**EXERCISE:** Which lines in the records below contain the word "relatively"? Report each of them.

**Stored data entries:**
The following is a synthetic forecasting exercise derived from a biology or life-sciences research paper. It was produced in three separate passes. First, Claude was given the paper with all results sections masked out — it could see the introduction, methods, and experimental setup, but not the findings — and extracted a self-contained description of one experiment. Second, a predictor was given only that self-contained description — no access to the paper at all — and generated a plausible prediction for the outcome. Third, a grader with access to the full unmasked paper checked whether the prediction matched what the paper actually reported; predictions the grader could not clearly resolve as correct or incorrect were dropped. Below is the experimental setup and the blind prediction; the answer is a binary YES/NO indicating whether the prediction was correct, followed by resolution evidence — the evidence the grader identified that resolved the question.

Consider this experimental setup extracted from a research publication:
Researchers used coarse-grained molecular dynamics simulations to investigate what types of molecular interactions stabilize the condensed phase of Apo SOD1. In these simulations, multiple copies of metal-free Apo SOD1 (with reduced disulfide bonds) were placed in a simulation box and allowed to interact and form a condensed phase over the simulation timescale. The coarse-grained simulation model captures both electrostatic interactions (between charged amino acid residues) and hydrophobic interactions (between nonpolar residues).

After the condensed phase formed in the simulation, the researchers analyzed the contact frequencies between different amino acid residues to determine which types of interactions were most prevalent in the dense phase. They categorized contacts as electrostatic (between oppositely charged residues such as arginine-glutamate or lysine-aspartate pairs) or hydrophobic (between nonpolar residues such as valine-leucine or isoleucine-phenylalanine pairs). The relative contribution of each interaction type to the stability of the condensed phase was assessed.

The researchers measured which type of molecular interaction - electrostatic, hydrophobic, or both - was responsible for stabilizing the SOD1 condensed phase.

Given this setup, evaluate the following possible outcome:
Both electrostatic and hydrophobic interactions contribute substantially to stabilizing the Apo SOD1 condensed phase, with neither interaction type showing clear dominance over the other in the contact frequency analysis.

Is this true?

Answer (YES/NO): NO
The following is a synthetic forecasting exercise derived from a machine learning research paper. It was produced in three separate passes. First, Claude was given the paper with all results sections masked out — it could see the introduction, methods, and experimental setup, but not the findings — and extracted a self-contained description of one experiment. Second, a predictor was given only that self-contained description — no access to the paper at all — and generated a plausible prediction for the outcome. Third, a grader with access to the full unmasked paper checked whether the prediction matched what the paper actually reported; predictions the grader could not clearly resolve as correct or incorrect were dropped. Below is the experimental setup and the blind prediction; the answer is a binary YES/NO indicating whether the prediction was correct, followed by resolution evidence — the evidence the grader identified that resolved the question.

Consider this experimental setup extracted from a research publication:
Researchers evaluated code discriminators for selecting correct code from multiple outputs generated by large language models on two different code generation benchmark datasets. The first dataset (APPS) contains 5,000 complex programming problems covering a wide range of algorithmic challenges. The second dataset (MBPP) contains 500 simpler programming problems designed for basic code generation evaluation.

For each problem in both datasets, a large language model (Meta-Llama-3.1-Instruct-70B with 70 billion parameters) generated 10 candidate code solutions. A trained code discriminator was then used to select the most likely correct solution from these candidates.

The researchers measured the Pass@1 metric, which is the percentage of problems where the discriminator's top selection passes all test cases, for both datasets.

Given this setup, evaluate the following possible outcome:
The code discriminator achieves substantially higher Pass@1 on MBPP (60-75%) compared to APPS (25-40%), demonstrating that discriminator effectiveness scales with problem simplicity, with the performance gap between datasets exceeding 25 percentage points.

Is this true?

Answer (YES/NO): NO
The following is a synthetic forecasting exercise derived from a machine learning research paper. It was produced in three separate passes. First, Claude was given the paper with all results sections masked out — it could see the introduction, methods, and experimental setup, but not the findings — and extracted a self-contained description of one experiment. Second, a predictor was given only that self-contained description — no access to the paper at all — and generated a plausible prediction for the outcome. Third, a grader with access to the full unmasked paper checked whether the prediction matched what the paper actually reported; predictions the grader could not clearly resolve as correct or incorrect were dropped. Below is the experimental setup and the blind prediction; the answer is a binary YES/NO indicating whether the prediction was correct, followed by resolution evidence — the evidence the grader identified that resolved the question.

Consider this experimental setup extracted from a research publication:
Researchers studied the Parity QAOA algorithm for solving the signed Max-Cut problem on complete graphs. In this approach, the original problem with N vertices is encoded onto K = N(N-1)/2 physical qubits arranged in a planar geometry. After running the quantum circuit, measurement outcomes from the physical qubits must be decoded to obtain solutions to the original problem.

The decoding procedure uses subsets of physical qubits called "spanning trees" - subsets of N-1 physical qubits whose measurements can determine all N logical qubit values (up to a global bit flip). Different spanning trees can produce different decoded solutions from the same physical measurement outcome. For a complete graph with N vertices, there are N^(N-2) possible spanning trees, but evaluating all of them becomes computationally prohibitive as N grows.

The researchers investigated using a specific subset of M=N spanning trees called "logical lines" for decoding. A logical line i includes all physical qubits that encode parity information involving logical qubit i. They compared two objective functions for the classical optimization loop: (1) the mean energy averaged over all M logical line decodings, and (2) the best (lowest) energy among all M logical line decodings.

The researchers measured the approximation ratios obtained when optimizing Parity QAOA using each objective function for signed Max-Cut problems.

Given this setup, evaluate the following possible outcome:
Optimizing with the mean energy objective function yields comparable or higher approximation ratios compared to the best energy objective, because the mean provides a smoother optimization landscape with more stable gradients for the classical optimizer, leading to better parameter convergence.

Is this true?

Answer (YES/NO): NO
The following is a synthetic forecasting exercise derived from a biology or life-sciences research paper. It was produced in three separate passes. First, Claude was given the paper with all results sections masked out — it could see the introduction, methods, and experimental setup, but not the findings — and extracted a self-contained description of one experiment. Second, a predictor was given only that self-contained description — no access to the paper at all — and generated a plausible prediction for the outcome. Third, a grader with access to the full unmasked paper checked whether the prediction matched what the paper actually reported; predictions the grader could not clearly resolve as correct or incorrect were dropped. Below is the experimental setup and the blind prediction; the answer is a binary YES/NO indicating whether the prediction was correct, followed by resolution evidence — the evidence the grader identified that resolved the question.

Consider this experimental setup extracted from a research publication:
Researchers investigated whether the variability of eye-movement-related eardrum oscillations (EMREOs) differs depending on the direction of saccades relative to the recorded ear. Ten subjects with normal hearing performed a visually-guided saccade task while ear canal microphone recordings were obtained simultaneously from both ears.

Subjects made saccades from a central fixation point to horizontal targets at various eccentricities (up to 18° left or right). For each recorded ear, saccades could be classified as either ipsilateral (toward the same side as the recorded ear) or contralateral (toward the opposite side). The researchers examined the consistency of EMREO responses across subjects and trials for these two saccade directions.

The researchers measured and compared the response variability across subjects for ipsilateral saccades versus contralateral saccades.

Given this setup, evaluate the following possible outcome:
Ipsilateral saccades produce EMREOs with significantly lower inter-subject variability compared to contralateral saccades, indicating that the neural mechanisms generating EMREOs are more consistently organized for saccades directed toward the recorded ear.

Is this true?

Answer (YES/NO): NO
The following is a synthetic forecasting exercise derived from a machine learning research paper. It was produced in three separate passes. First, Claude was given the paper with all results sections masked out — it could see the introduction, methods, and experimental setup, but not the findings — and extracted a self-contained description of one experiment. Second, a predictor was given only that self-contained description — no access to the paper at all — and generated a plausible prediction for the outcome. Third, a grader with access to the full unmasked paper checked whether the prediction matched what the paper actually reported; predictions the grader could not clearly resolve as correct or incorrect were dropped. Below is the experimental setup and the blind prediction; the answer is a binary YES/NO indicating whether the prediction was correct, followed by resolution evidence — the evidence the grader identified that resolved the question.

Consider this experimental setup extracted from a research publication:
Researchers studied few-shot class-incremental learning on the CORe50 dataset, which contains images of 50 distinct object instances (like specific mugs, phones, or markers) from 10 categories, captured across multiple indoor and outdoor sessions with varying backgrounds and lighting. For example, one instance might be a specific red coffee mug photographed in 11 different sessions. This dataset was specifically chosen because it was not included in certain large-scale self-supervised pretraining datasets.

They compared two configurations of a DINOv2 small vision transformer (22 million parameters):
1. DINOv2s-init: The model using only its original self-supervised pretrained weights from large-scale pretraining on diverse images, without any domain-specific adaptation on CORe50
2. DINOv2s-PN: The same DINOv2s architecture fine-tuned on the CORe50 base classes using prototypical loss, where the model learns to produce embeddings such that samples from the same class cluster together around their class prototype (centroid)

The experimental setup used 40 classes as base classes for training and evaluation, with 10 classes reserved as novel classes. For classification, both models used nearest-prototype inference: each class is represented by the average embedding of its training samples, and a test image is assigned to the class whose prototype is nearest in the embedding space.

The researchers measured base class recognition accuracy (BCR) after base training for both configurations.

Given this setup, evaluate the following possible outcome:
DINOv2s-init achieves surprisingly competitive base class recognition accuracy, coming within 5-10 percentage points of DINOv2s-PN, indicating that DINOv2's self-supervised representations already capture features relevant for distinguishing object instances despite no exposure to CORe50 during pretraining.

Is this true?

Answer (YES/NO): NO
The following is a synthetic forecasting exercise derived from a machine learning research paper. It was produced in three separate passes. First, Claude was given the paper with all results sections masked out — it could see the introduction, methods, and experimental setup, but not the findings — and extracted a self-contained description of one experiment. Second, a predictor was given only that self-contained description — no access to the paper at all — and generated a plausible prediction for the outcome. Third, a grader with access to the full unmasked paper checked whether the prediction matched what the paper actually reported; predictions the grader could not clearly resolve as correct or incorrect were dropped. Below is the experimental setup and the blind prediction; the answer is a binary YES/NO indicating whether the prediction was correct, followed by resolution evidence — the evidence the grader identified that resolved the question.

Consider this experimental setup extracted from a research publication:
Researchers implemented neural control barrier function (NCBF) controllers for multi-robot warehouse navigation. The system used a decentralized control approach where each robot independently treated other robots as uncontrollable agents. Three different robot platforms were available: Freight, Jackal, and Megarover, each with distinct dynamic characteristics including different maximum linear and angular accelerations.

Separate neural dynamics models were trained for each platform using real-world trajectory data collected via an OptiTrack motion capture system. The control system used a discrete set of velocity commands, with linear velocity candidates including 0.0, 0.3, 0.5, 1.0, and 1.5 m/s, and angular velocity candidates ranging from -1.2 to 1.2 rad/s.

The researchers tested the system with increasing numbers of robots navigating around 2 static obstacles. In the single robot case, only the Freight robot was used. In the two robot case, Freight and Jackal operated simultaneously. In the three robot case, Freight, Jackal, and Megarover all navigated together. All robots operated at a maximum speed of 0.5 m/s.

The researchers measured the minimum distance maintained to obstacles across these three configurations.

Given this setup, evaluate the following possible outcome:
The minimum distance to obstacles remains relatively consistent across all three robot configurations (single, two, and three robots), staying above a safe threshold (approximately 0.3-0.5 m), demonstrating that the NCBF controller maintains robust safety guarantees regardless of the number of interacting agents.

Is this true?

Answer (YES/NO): NO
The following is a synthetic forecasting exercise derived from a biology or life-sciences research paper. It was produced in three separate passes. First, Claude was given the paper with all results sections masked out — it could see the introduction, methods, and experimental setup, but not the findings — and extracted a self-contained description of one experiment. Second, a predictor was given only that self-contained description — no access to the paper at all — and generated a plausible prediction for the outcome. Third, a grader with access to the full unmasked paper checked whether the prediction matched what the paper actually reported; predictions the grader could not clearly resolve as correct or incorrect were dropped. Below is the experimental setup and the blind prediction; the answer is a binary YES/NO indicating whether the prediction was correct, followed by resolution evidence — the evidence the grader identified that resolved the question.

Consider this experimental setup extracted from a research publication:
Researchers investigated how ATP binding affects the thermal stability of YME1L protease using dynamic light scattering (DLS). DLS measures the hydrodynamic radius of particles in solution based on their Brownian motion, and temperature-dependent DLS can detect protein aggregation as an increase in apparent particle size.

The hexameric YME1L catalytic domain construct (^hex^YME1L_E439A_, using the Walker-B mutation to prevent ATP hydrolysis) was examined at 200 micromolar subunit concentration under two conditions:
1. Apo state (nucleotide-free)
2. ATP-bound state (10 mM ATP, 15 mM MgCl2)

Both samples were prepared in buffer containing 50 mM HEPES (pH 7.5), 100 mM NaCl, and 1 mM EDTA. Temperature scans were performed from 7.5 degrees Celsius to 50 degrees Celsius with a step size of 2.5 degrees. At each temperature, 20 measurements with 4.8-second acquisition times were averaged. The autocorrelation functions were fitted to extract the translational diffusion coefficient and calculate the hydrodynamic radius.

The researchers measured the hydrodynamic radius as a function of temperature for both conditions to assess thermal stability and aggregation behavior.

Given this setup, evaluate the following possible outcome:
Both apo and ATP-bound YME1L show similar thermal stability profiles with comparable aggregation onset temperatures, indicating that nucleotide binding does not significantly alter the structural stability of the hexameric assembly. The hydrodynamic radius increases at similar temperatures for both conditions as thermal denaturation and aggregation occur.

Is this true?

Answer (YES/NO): NO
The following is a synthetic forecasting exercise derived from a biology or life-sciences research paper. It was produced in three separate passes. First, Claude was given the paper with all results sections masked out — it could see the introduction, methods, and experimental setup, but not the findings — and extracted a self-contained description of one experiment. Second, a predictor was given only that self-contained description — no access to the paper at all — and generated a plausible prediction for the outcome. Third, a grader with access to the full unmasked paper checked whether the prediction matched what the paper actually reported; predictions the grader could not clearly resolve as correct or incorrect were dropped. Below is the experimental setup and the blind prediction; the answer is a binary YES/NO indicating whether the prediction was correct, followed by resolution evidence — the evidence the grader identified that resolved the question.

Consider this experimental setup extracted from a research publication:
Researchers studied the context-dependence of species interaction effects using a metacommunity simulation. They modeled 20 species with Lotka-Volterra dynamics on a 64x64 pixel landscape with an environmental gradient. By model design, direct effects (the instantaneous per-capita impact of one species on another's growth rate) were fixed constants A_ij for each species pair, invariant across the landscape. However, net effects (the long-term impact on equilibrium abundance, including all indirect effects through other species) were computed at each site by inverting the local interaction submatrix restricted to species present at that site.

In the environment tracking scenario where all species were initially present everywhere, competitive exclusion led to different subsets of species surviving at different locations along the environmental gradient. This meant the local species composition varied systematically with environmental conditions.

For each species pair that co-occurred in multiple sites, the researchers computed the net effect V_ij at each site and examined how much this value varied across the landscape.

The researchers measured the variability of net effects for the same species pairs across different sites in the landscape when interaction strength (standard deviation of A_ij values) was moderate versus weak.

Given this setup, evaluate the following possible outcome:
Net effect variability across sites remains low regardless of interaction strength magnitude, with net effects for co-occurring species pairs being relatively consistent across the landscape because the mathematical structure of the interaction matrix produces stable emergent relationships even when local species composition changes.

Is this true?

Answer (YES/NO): NO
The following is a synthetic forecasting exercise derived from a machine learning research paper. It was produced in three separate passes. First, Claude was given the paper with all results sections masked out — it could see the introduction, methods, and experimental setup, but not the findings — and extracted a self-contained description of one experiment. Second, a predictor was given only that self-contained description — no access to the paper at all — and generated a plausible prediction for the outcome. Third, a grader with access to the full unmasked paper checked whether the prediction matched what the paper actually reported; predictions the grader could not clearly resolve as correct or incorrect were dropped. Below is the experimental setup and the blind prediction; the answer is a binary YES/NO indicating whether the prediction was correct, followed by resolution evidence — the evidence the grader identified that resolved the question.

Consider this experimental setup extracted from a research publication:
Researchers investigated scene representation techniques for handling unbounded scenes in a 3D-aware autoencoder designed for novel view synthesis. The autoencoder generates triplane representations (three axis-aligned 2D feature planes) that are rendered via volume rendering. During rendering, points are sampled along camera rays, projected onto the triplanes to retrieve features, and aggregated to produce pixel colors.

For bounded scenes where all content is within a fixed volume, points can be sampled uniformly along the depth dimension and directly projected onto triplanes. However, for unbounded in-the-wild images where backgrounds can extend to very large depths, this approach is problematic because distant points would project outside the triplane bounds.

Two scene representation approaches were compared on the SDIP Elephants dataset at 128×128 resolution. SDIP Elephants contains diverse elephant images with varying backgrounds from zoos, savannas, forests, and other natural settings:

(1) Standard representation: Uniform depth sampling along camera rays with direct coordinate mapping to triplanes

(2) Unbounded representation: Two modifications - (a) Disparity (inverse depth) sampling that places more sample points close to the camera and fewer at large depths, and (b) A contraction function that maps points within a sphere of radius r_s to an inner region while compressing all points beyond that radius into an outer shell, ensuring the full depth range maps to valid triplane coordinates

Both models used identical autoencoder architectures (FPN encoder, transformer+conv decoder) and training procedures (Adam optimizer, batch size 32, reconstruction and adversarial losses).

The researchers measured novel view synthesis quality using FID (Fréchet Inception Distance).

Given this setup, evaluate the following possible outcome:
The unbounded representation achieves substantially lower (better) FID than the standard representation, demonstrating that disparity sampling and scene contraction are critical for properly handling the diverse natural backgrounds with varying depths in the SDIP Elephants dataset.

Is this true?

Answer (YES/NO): YES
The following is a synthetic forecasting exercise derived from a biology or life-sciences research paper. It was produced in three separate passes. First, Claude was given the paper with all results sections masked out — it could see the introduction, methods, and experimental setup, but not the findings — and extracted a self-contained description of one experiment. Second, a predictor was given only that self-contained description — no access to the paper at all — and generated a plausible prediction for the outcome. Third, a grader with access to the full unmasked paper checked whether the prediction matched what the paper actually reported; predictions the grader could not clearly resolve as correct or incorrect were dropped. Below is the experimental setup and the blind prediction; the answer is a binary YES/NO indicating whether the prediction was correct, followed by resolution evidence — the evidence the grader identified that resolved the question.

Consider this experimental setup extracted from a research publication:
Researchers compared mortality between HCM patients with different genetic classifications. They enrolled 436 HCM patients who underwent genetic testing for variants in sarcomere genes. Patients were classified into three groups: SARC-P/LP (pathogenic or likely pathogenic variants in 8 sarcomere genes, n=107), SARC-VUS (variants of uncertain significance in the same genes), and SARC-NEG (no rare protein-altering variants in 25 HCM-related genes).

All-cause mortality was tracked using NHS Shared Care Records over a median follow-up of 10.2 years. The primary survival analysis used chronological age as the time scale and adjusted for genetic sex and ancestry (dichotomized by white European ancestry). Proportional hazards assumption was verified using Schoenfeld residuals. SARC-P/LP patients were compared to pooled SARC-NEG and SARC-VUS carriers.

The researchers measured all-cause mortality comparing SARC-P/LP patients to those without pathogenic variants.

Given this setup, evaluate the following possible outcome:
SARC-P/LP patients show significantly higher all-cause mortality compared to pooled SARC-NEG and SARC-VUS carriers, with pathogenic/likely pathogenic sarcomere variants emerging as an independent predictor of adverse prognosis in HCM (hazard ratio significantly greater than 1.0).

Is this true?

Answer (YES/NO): NO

**ANSWER TO THIS TASK:**
The minimum distance to obstacles remains relatively consistent across all three robot configurations (single, two, and three robots), staying above a safe threshold (approximately 0.3-0.5 m), demonstrating that the NCBF controller maintains robust safety guarantees regardless of the number of interacting agents.
Net effect variability across sites remains low regardless of interaction strength magnitude, with net effects for co-occurring species pairs being relatively consistent across the landscape because the mathematical structure of the interaction matrix produces stable emergent relationships even when local species composition changes.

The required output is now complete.